** EXTRACT follows **

High-throughput experimentation delivers effective oilfield chemicals

Innovative approach to identifying application formulations removes barriers to efficient production.

By Dr. Jonathan Wylde, Dr. Anton Kaiser, and Lucius Kemp April 3, 2019

It is critical in the dynamic environment of growing oil demand that fast development of oilfield production chemicals occurs. Doing so improves operational efficiency, especially in complex global shale-oil production environments where there is an incredible diversity of crude oil grades.

With the introduction to the oil & gas sector of a high-throughput experimentation (HTE) methodology, combined with advanced analytics, Clariant can identify with increasing precision the chemical formulations used in application development far quicker than traditional laboratory procedures.

Originally developed in the pharmaceutical sector, HTE concepts have many advantages over the classical approach to experimentation, including that of providing customers with solutions to their challenges quickly. It better supports effective maintenance of flow and has wider support implications for the sector.

** End of EXTRACT **
** MATERIAL PROVIDED follows **

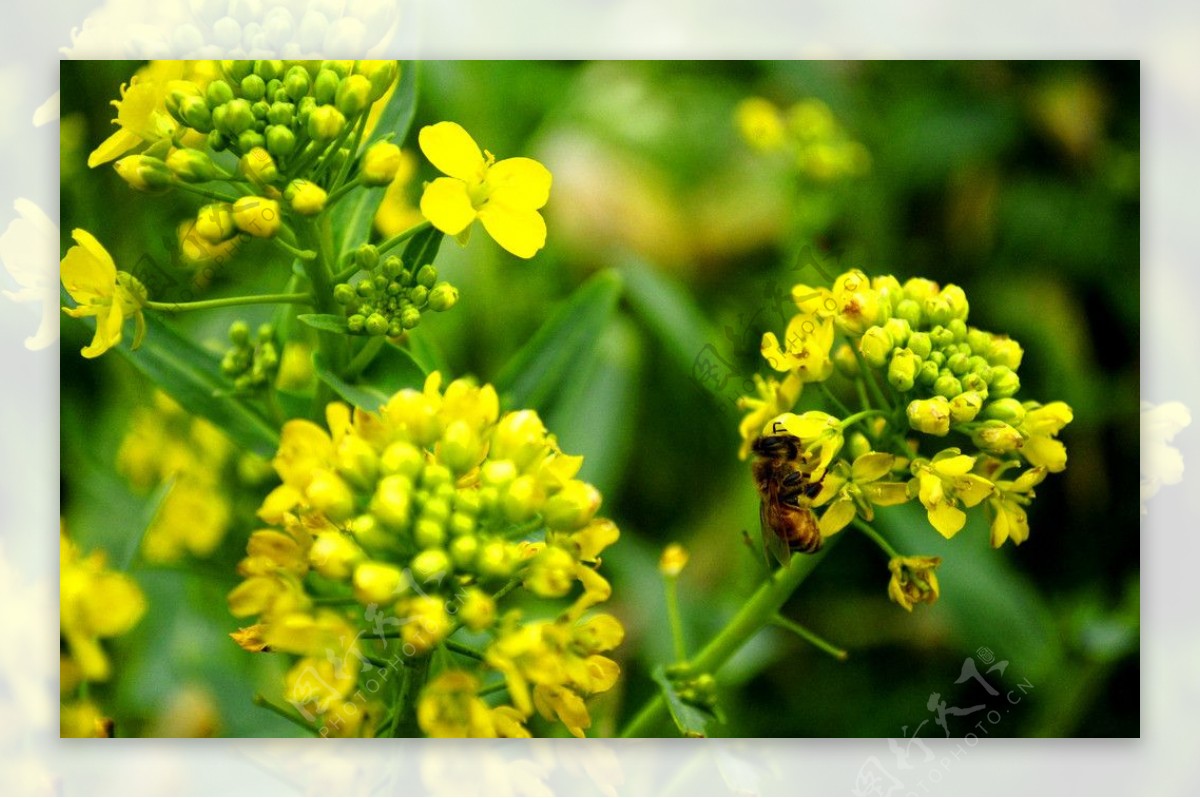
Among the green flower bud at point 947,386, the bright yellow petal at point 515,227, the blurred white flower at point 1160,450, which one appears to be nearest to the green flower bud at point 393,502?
the bright yellow petal at point 515,227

** End of MATERIAL PROVIDED **

Continue the article on high-throughput experimentation for oilfield chemicals, starting right after its last sentence.

Achieving flow assurance

The higher viscosities found in heavier crudes makes flow assurance a challenge. Also, wherever system conditions change, such as through the presence of asphaltenes and paraffinic material in the oil, organic deposition problems can arise and negatively impact production efficiency.

In response to these naturally occurring issues, operators developed a range of technologies to sustain efficient flow. One example is thermal insulation of flowlines, which is considered a mature technology designed to prevent hydrates and waxes from building up. This approach’s drawback is that it is expensive regarding both the capital cost to construct heating stations and operating costs from the energy used.

By listening to customer challenges and keeping innovation at the core of product development, Clariant has used HTE concepts to successfully introduce another mechanism to keep the fluids flowing consistently and at a lower cost point in most cases.

Pour point depressants

Crudes are known as either opportunity crudes or challenging crudes, as when a combination of some properties means they require special handling attention from the refineries. These crudes often have a high pour point and high wax content, are mainly sweet, and in most cases, bought and sold on the spot market. Their lower costs in a refining process make them a better economic option to improve the refinery’s profitability. Before refining, these crudes must be treated to bring the pour points within pipeline and storage specifications.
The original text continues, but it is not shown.